EXERCISE OBJECTIVE:
Reproduce the Ramon Dekker thread starting with "Cool, will upload" and going on through "no full events.", putting "LimeWire" in place of "Kazaa".

PASSAGE SHOWN:
# COMPETITIVE BODYBUILDING - POWERLIFTING - ATHLETICS & SPORTS > BOXING / FIGHTING / WRESTLING >  Ramon Dekker highlight vid

## chicamahomico

This is an awesome highlight video of one of the best Thai boxers around. Thai rules here not North American or EU. Big file but worth the wait. 56K users might want to pass on this one it would take you a looonnggg time to download it, looks like you're sol BOUNCER (ps get high speed internet already you bastard). 

http://www.k-1usa.net/forum/topic.asp?TOPIC_ID=549

----------


## the original jason

i have watched this if its the documentary about his life and all his fights in Thailand and that... good program

----------


## chicamahomico

This video is a 10 minute or so clip of his best shots in the ring. Long download but if you have high speed internet defintely a good watch IMO.

----------


## sp9

No sure if it is the same one i have but if it is...its very good..i love that double knockout.

----------


## chicamahomico

It's the one with the double KO

----------


## sp9

There are actually three main highlight vids out there:

RamonDekkerHighlight-luna.wmv - the one you have on that link. (Rage against the machine) by lunatic 20MB

Ramon Dekkers kyho.wmv 11.5mb (Eminem)

Fighter Highlight - Ramon Dekker (by Phrang).mpg 57.9MB (I think metallica)

I like the last one the best. Lots of similar video in all three. If you want the other one, let me know and I will post it on yousendit.com and supply the d/l link. 

It is just too bad that all of them have sections where it gets really pixelated when you transfer to dvd and try to watch on a decent sized dvd.

----------


## chicamahomico

I would like to see the last vid if you wouldn't mind posting it.

----------


## sp9

Cool, will upload now. Might take a while. I have about 8gigs of highlights, and full fights. Let me know what else your interested in and I will see if I have it. 

Yousendit is great. Free to use their bandwidth and computer and you get 25 d/ls or 5 days. Can send up to 1GB files.

----------


## chicamahomico

Thanks. As of late I'm finding it harder to get good quality dvd rips of Pride or UFC events on Kazaa....lots of highlight vids or spliced individual matches but no full events.

----------


## sp9

http://s2.yousendit.com/d.aspx?id=D5...BC40340464AACE

good for 25 d/ls or 5 days. Have at it.

If you have AIM I could add you to my buddy list and you would have access to my collection. PM your screen name if you have one.

----------


## the original jason

the one i meant is 2 cds about his whole life, i can upload it someone if anyone has an ftp??

----------


## chicamahomico

Thanks bro. I havent got AIM yet just ICQ, MSN and that Yahoo POS. Hopefully someday I'll get off my arse and hook it up.

EXTRACTED INFORMATION:
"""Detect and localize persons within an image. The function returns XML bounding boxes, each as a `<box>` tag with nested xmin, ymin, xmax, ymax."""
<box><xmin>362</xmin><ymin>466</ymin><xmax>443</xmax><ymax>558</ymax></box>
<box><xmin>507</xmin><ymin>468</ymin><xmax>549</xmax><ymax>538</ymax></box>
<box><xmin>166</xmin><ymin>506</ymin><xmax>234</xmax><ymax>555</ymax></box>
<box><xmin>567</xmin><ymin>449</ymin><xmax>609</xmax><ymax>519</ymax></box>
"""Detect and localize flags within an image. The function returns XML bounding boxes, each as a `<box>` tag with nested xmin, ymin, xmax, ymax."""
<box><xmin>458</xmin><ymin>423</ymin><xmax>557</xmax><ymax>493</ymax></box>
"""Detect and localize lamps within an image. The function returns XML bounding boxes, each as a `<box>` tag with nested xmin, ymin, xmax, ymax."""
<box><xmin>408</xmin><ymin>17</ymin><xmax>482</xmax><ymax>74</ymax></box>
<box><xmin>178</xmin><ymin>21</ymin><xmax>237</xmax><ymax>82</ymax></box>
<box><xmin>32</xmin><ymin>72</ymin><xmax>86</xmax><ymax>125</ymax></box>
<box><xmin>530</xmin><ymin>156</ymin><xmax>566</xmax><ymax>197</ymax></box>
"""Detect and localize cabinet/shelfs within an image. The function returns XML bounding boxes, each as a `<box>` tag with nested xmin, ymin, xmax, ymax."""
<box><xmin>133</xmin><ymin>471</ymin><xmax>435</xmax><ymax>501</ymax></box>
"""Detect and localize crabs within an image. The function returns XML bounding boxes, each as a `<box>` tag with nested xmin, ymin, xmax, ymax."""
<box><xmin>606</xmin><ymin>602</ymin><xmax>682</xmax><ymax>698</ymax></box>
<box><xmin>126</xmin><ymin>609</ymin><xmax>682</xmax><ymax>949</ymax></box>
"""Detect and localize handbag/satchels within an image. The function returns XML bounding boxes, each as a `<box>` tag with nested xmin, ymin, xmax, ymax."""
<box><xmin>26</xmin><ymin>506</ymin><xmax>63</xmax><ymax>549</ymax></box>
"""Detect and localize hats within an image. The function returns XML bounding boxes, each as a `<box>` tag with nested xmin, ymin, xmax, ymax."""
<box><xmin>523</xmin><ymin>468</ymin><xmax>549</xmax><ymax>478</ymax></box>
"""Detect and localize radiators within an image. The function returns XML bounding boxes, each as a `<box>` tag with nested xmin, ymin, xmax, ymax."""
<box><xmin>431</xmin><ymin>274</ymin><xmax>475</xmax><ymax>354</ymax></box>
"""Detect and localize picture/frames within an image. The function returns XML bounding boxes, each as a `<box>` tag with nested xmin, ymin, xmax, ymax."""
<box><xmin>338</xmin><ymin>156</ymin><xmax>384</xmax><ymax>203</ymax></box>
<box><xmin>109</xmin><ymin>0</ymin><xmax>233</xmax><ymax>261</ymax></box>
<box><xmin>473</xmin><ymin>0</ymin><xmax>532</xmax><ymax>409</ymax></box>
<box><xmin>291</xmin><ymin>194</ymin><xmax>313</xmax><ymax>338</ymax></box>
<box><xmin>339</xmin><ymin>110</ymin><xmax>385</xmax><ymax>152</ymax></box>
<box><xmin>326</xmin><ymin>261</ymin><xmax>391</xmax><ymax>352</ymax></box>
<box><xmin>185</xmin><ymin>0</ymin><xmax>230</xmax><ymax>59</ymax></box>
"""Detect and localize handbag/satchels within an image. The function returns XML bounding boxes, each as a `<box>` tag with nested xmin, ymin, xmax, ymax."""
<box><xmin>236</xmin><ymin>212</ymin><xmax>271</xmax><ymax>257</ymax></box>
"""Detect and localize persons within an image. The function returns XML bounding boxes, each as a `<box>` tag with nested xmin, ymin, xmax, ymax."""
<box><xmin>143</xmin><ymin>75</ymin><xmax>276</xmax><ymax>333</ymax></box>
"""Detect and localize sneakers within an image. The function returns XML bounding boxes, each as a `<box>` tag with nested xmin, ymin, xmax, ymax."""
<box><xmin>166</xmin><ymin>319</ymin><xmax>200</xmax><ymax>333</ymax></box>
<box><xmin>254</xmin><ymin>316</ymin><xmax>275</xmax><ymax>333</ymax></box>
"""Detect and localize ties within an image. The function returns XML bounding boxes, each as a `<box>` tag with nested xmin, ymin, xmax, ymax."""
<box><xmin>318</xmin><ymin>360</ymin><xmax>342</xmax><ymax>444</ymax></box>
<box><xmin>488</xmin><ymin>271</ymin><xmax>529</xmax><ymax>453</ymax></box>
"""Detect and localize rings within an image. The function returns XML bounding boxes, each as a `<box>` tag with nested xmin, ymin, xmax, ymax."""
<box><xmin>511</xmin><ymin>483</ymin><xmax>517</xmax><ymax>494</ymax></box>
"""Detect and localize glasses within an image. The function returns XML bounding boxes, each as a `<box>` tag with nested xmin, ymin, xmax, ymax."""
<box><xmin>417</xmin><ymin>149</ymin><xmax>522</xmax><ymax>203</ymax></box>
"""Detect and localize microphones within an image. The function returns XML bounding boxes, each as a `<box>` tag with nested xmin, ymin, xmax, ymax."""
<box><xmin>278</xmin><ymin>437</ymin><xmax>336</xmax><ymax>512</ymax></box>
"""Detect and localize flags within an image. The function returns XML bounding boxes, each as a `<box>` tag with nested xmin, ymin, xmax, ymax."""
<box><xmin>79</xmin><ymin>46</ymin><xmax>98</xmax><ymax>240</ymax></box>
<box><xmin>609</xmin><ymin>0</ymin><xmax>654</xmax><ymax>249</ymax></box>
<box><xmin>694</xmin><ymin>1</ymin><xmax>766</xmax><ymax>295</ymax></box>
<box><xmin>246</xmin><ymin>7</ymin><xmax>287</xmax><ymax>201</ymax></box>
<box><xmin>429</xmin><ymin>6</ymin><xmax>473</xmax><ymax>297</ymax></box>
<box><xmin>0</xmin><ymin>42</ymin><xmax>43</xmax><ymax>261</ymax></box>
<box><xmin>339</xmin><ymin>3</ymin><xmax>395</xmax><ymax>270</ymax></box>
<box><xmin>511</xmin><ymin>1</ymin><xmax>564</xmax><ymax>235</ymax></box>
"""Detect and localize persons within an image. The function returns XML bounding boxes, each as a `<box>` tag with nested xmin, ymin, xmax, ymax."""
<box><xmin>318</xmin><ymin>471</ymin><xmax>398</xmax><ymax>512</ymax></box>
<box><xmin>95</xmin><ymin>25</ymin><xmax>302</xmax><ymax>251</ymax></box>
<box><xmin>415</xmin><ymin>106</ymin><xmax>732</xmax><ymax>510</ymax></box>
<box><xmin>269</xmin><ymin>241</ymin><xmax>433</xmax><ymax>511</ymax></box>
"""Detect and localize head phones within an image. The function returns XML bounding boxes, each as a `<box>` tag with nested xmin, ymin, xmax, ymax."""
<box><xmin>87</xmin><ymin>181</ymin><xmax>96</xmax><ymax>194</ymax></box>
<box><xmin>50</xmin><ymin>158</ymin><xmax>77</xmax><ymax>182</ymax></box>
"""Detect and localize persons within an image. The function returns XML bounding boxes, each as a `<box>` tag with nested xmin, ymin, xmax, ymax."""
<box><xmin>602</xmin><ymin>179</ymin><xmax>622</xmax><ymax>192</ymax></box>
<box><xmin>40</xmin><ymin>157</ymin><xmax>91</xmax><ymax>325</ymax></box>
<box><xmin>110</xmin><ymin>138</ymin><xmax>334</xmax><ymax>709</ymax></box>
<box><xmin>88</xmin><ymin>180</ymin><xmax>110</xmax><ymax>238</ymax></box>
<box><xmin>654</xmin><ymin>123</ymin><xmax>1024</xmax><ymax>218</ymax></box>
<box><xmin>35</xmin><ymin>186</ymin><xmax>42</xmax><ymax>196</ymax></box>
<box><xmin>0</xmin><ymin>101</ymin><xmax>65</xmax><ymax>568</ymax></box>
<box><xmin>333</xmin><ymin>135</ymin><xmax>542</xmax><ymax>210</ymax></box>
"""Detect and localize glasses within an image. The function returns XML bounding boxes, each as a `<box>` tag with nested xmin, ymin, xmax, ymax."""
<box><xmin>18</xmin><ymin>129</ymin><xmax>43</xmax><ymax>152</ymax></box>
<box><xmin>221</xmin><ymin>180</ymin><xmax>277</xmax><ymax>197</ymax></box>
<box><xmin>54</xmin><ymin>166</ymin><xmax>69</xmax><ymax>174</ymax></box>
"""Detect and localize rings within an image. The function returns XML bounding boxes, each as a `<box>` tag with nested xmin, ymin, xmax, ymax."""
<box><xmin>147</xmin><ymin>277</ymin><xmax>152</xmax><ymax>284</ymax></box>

EXERCISE ANSWER:
Cool, will upload now. Might take a while. I have about 8gigs of highlights, and full fights. Let me know what else your interested in and I will see if I have it. 

Yousendit is great. Free to use their bandwidth and computer and you get 25 d/ls or 5 days. Can send up to 1GB files.

----------


## chicamahomico

Thanks. As of late I'm finding it harder to get good quality dvd rips of Pride or UFC events on LimeWire....lots of highlight vids or spliced individual matches but no full events.